Same old story in Milan: The destruction of Isola

Foto: Paola Di Bello

In crossing the Isola neighborhood in Milan, whoever knows Barcelona suffers a kind of déja vu. The same buildings, the same companies, the same destruction as in Poblenou in 2004. Nouvel is replaced by Boeri, and the Universal Forum of Cultures with the Expo 2015.
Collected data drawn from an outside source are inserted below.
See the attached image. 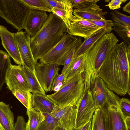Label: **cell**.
<instances>
[{
	"instance_id": "1",
	"label": "cell",
	"mask_w": 130,
	"mask_h": 130,
	"mask_svg": "<svg viewBox=\"0 0 130 130\" xmlns=\"http://www.w3.org/2000/svg\"><path fill=\"white\" fill-rule=\"evenodd\" d=\"M130 45L116 44L108 53L98 74L108 89L118 95L130 94Z\"/></svg>"
},
{
	"instance_id": "2",
	"label": "cell",
	"mask_w": 130,
	"mask_h": 130,
	"mask_svg": "<svg viewBox=\"0 0 130 130\" xmlns=\"http://www.w3.org/2000/svg\"><path fill=\"white\" fill-rule=\"evenodd\" d=\"M118 41L113 32L106 33L85 53L84 92L87 89L91 90L95 79L107 55Z\"/></svg>"
},
{
	"instance_id": "3",
	"label": "cell",
	"mask_w": 130,
	"mask_h": 130,
	"mask_svg": "<svg viewBox=\"0 0 130 130\" xmlns=\"http://www.w3.org/2000/svg\"><path fill=\"white\" fill-rule=\"evenodd\" d=\"M67 26L62 20L52 12L41 28L30 37L31 48L36 62L55 45L66 31Z\"/></svg>"
},
{
	"instance_id": "4",
	"label": "cell",
	"mask_w": 130,
	"mask_h": 130,
	"mask_svg": "<svg viewBox=\"0 0 130 130\" xmlns=\"http://www.w3.org/2000/svg\"><path fill=\"white\" fill-rule=\"evenodd\" d=\"M85 87L83 73L77 74L64 81L55 93L47 95L59 107L76 105L84 93Z\"/></svg>"
},
{
	"instance_id": "5",
	"label": "cell",
	"mask_w": 130,
	"mask_h": 130,
	"mask_svg": "<svg viewBox=\"0 0 130 130\" xmlns=\"http://www.w3.org/2000/svg\"><path fill=\"white\" fill-rule=\"evenodd\" d=\"M82 42L81 38L71 36L66 31L60 40L40 58V62L63 65L70 54Z\"/></svg>"
},
{
	"instance_id": "6",
	"label": "cell",
	"mask_w": 130,
	"mask_h": 130,
	"mask_svg": "<svg viewBox=\"0 0 130 130\" xmlns=\"http://www.w3.org/2000/svg\"><path fill=\"white\" fill-rule=\"evenodd\" d=\"M30 9L22 0H0V17L18 31L23 29Z\"/></svg>"
},
{
	"instance_id": "7",
	"label": "cell",
	"mask_w": 130,
	"mask_h": 130,
	"mask_svg": "<svg viewBox=\"0 0 130 130\" xmlns=\"http://www.w3.org/2000/svg\"><path fill=\"white\" fill-rule=\"evenodd\" d=\"M105 105L102 107L106 130H129L125 117L120 107V98L112 91L108 90Z\"/></svg>"
},
{
	"instance_id": "8",
	"label": "cell",
	"mask_w": 130,
	"mask_h": 130,
	"mask_svg": "<svg viewBox=\"0 0 130 130\" xmlns=\"http://www.w3.org/2000/svg\"><path fill=\"white\" fill-rule=\"evenodd\" d=\"M97 108L93 99L91 90H87L84 92L79 103L75 128L83 125L92 119Z\"/></svg>"
},
{
	"instance_id": "9",
	"label": "cell",
	"mask_w": 130,
	"mask_h": 130,
	"mask_svg": "<svg viewBox=\"0 0 130 130\" xmlns=\"http://www.w3.org/2000/svg\"><path fill=\"white\" fill-rule=\"evenodd\" d=\"M30 36L27 33L22 30L14 33V37L22 62V66L33 71L37 62L35 60L31 51Z\"/></svg>"
},
{
	"instance_id": "10",
	"label": "cell",
	"mask_w": 130,
	"mask_h": 130,
	"mask_svg": "<svg viewBox=\"0 0 130 130\" xmlns=\"http://www.w3.org/2000/svg\"><path fill=\"white\" fill-rule=\"evenodd\" d=\"M79 100L76 105H69L62 107L54 105L51 114L57 120L59 125L66 130H74L75 128Z\"/></svg>"
},
{
	"instance_id": "11",
	"label": "cell",
	"mask_w": 130,
	"mask_h": 130,
	"mask_svg": "<svg viewBox=\"0 0 130 130\" xmlns=\"http://www.w3.org/2000/svg\"><path fill=\"white\" fill-rule=\"evenodd\" d=\"M5 83L7 88L11 92L17 90L31 92L21 65L10 64L6 73Z\"/></svg>"
},
{
	"instance_id": "12",
	"label": "cell",
	"mask_w": 130,
	"mask_h": 130,
	"mask_svg": "<svg viewBox=\"0 0 130 130\" xmlns=\"http://www.w3.org/2000/svg\"><path fill=\"white\" fill-rule=\"evenodd\" d=\"M59 68L56 64L37 62L35 68L36 77L46 92L50 91L53 80L58 74Z\"/></svg>"
},
{
	"instance_id": "13",
	"label": "cell",
	"mask_w": 130,
	"mask_h": 130,
	"mask_svg": "<svg viewBox=\"0 0 130 130\" xmlns=\"http://www.w3.org/2000/svg\"><path fill=\"white\" fill-rule=\"evenodd\" d=\"M102 28L87 20L78 18L74 15L70 21V27L67 29V31L71 36L82 37L85 40Z\"/></svg>"
},
{
	"instance_id": "14",
	"label": "cell",
	"mask_w": 130,
	"mask_h": 130,
	"mask_svg": "<svg viewBox=\"0 0 130 130\" xmlns=\"http://www.w3.org/2000/svg\"><path fill=\"white\" fill-rule=\"evenodd\" d=\"M0 37L2 44L14 62L22 65V62L14 37V33L8 30L6 27L0 25Z\"/></svg>"
},
{
	"instance_id": "15",
	"label": "cell",
	"mask_w": 130,
	"mask_h": 130,
	"mask_svg": "<svg viewBox=\"0 0 130 130\" xmlns=\"http://www.w3.org/2000/svg\"><path fill=\"white\" fill-rule=\"evenodd\" d=\"M48 17L45 11L30 9L24 26L25 31L31 37H34L42 27Z\"/></svg>"
},
{
	"instance_id": "16",
	"label": "cell",
	"mask_w": 130,
	"mask_h": 130,
	"mask_svg": "<svg viewBox=\"0 0 130 130\" xmlns=\"http://www.w3.org/2000/svg\"><path fill=\"white\" fill-rule=\"evenodd\" d=\"M98 1L90 3L87 6L73 10V14L76 18L87 20L105 19L106 13L96 4Z\"/></svg>"
},
{
	"instance_id": "17",
	"label": "cell",
	"mask_w": 130,
	"mask_h": 130,
	"mask_svg": "<svg viewBox=\"0 0 130 130\" xmlns=\"http://www.w3.org/2000/svg\"><path fill=\"white\" fill-rule=\"evenodd\" d=\"M108 89L103 80L97 76L91 92L94 103L98 108H102L105 105L108 97Z\"/></svg>"
},
{
	"instance_id": "18",
	"label": "cell",
	"mask_w": 130,
	"mask_h": 130,
	"mask_svg": "<svg viewBox=\"0 0 130 130\" xmlns=\"http://www.w3.org/2000/svg\"><path fill=\"white\" fill-rule=\"evenodd\" d=\"M52 12L61 18L66 24L67 29L70 26V22L74 16L73 7L71 0H58L56 6L51 9Z\"/></svg>"
},
{
	"instance_id": "19",
	"label": "cell",
	"mask_w": 130,
	"mask_h": 130,
	"mask_svg": "<svg viewBox=\"0 0 130 130\" xmlns=\"http://www.w3.org/2000/svg\"><path fill=\"white\" fill-rule=\"evenodd\" d=\"M31 107L43 113L51 114L55 104L45 94L35 93L31 94Z\"/></svg>"
},
{
	"instance_id": "20",
	"label": "cell",
	"mask_w": 130,
	"mask_h": 130,
	"mask_svg": "<svg viewBox=\"0 0 130 130\" xmlns=\"http://www.w3.org/2000/svg\"><path fill=\"white\" fill-rule=\"evenodd\" d=\"M14 117L9 104L0 102V128L1 130H14Z\"/></svg>"
},
{
	"instance_id": "21",
	"label": "cell",
	"mask_w": 130,
	"mask_h": 130,
	"mask_svg": "<svg viewBox=\"0 0 130 130\" xmlns=\"http://www.w3.org/2000/svg\"><path fill=\"white\" fill-rule=\"evenodd\" d=\"M85 55V53L74 57L65 72L64 81L77 74L84 72Z\"/></svg>"
},
{
	"instance_id": "22",
	"label": "cell",
	"mask_w": 130,
	"mask_h": 130,
	"mask_svg": "<svg viewBox=\"0 0 130 130\" xmlns=\"http://www.w3.org/2000/svg\"><path fill=\"white\" fill-rule=\"evenodd\" d=\"M106 33L105 30L102 28L84 40L80 45L76 49L74 57L86 53L98 40Z\"/></svg>"
},
{
	"instance_id": "23",
	"label": "cell",
	"mask_w": 130,
	"mask_h": 130,
	"mask_svg": "<svg viewBox=\"0 0 130 130\" xmlns=\"http://www.w3.org/2000/svg\"><path fill=\"white\" fill-rule=\"evenodd\" d=\"M26 113L28 120L26 123L25 130H37L40 123L45 119L43 113L31 107L27 109Z\"/></svg>"
},
{
	"instance_id": "24",
	"label": "cell",
	"mask_w": 130,
	"mask_h": 130,
	"mask_svg": "<svg viewBox=\"0 0 130 130\" xmlns=\"http://www.w3.org/2000/svg\"><path fill=\"white\" fill-rule=\"evenodd\" d=\"M24 73L32 93H38L45 94V92L36 77L35 70H30L22 66Z\"/></svg>"
},
{
	"instance_id": "25",
	"label": "cell",
	"mask_w": 130,
	"mask_h": 130,
	"mask_svg": "<svg viewBox=\"0 0 130 130\" xmlns=\"http://www.w3.org/2000/svg\"><path fill=\"white\" fill-rule=\"evenodd\" d=\"M11 64V58L6 52L0 49V91L6 82V77Z\"/></svg>"
},
{
	"instance_id": "26",
	"label": "cell",
	"mask_w": 130,
	"mask_h": 130,
	"mask_svg": "<svg viewBox=\"0 0 130 130\" xmlns=\"http://www.w3.org/2000/svg\"><path fill=\"white\" fill-rule=\"evenodd\" d=\"M114 21L113 30L127 45H130V26Z\"/></svg>"
},
{
	"instance_id": "27",
	"label": "cell",
	"mask_w": 130,
	"mask_h": 130,
	"mask_svg": "<svg viewBox=\"0 0 130 130\" xmlns=\"http://www.w3.org/2000/svg\"><path fill=\"white\" fill-rule=\"evenodd\" d=\"M92 130H106L104 114L101 108H97L93 116Z\"/></svg>"
},
{
	"instance_id": "28",
	"label": "cell",
	"mask_w": 130,
	"mask_h": 130,
	"mask_svg": "<svg viewBox=\"0 0 130 130\" xmlns=\"http://www.w3.org/2000/svg\"><path fill=\"white\" fill-rule=\"evenodd\" d=\"M11 92L27 109L31 107V93L30 92L24 90H14Z\"/></svg>"
},
{
	"instance_id": "29",
	"label": "cell",
	"mask_w": 130,
	"mask_h": 130,
	"mask_svg": "<svg viewBox=\"0 0 130 130\" xmlns=\"http://www.w3.org/2000/svg\"><path fill=\"white\" fill-rule=\"evenodd\" d=\"M43 113L45 119L40 123L37 130H54L59 125L57 121L51 114Z\"/></svg>"
},
{
	"instance_id": "30",
	"label": "cell",
	"mask_w": 130,
	"mask_h": 130,
	"mask_svg": "<svg viewBox=\"0 0 130 130\" xmlns=\"http://www.w3.org/2000/svg\"><path fill=\"white\" fill-rule=\"evenodd\" d=\"M30 9H33L52 12L42 0H22Z\"/></svg>"
},
{
	"instance_id": "31",
	"label": "cell",
	"mask_w": 130,
	"mask_h": 130,
	"mask_svg": "<svg viewBox=\"0 0 130 130\" xmlns=\"http://www.w3.org/2000/svg\"><path fill=\"white\" fill-rule=\"evenodd\" d=\"M96 26L101 27L106 31V33L109 34L113 30V22L112 20L105 19L96 20H88Z\"/></svg>"
},
{
	"instance_id": "32",
	"label": "cell",
	"mask_w": 130,
	"mask_h": 130,
	"mask_svg": "<svg viewBox=\"0 0 130 130\" xmlns=\"http://www.w3.org/2000/svg\"><path fill=\"white\" fill-rule=\"evenodd\" d=\"M113 20L130 26V17L122 14L117 10L110 12Z\"/></svg>"
},
{
	"instance_id": "33",
	"label": "cell",
	"mask_w": 130,
	"mask_h": 130,
	"mask_svg": "<svg viewBox=\"0 0 130 130\" xmlns=\"http://www.w3.org/2000/svg\"><path fill=\"white\" fill-rule=\"evenodd\" d=\"M119 104L120 109L125 117H130V100L125 98H120Z\"/></svg>"
},
{
	"instance_id": "34",
	"label": "cell",
	"mask_w": 130,
	"mask_h": 130,
	"mask_svg": "<svg viewBox=\"0 0 130 130\" xmlns=\"http://www.w3.org/2000/svg\"><path fill=\"white\" fill-rule=\"evenodd\" d=\"M73 7L75 9L81 8L85 7L90 3L99 0H71Z\"/></svg>"
},
{
	"instance_id": "35",
	"label": "cell",
	"mask_w": 130,
	"mask_h": 130,
	"mask_svg": "<svg viewBox=\"0 0 130 130\" xmlns=\"http://www.w3.org/2000/svg\"><path fill=\"white\" fill-rule=\"evenodd\" d=\"M65 72L61 73L60 74H57L53 82L50 91H54L55 88L58 86L60 84H62L64 81Z\"/></svg>"
},
{
	"instance_id": "36",
	"label": "cell",
	"mask_w": 130,
	"mask_h": 130,
	"mask_svg": "<svg viewBox=\"0 0 130 130\" xmlns=\"http://www.w3.org/2000/svg\"><path fill=\"white\" fill-rule=\"evenodd\" d=\"M26 123L22 116H18L14 124V130H25Z\"/></svg>"
},
{
	"instance_id": "37",
	"label": "cell",
	"mask_w": 130,
	"mask_h": 130,
	"mask_svg": "<svg viewBox=\"0 0 130 130\" xmlns=\"http://www.w3.org/2000/svg\"><path fill=\"white\" fill-rule=\"evenodd\" d=\"M127 0H112L109 2L108 4L105 6H108L112 10L118 9L121 7V5L125 3Z\"/></svg>"
},
{
	"instance_id": "38",
	"label": "cell",
	"mask_w": 130,
	"mask_h": 130,
	"mask_svg": "<svg viewBox=\"0 0 130 130\" xmlns=\"http://www.w3.org/2000/svg\"><path fill=\"white\" fill-rule=\"evenodd\" d=\"M76 50L73 51L66 59L64 64V66L61 73L65 72L74 57V54Z\"/></svg>"
},
{
	"instance_id": "39",
	"label": "cell",
	"mask_w": 130,
	"mask_h": 130,
	"mask_svg": "<svg viewBox=\"0 0 130 130\" xmlns=\"http://www.w3.org/2000/svg\"><path fill=\"white\" fill-rule=\"evenodd\" d=\"M74 130H92V119L83 125L75 128Z\"/></svg>"
},
{
	"instance_id": "40",
	"label": "cell",
	"mask_w": 130,
	"mask_h": 130,
	"mask_svg": "<svg viewBox=\"0 0 130 130\" xmlns=\"http://www.w3.org/2000/svg\"><path fill=\"white\" fill-rule=\"evenodd\" d=\"M123 11L130 13V1L122 7Z\"/></svg>"
},
{
	"instance_id": "41",
	"label": "cell",
	"mask_w": 130,
	"mask_h": 130,
	"mask_svg": "<svg viewBox=\"0 0 130 130\" xmlns=\"http://www.w3.org/2000/svg\"><path fill=\"white\" fill-rule=\"evenodd\" d=\"M54 130H66L64 129L59 126V125L57 126L55 128Z\"/></svg>"
},
{
	"instance_id": "42",
	"label": "cell",
	"mask_w": 130,
	"mask_h": 130,
	"mask_svg": "<svg viewBox=\"0 0 130 130\" xmlns=\"http://www.w3.org/2000/svg\"><path fill=\"white\" fill-rule=\"evenodd\" d=\"M0 130H1V129L0 128Z\"/></svg>"
}]
</instances>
Everything else is exactly the same: a workers’ neighborhood, inhabited by migrants from the South, segregated from the center of the city (hence the name isola, island), during decades had been targeted for demolition; the bulldozers only entered the neighborhood in the beginning of the 2000s, after structural adjustment programs and political demobilization. The complete demolition of Isola was first proposed in the General plan of 1953, but massive destruction began only sixty years later. Then artists and activists gathered in an old factory they called La Stecca degli artigiani, to promote protests and alternative uses of space (remember Can Ricart?). The Stecca was demolished in 2007, on the anniversary of Italy’s liberation from Fascism. Now a collective book, “Fight-Specific Isola” explains the 12-year struggle against demolitions, and the long decades of neighbors’ opposition against gentrification.

Bert Theis, one of the authors of the book Fight Specific Isola died in mid-September. He was an inspiration for all the cultural project of the neighborhood. This article commemorates his memory.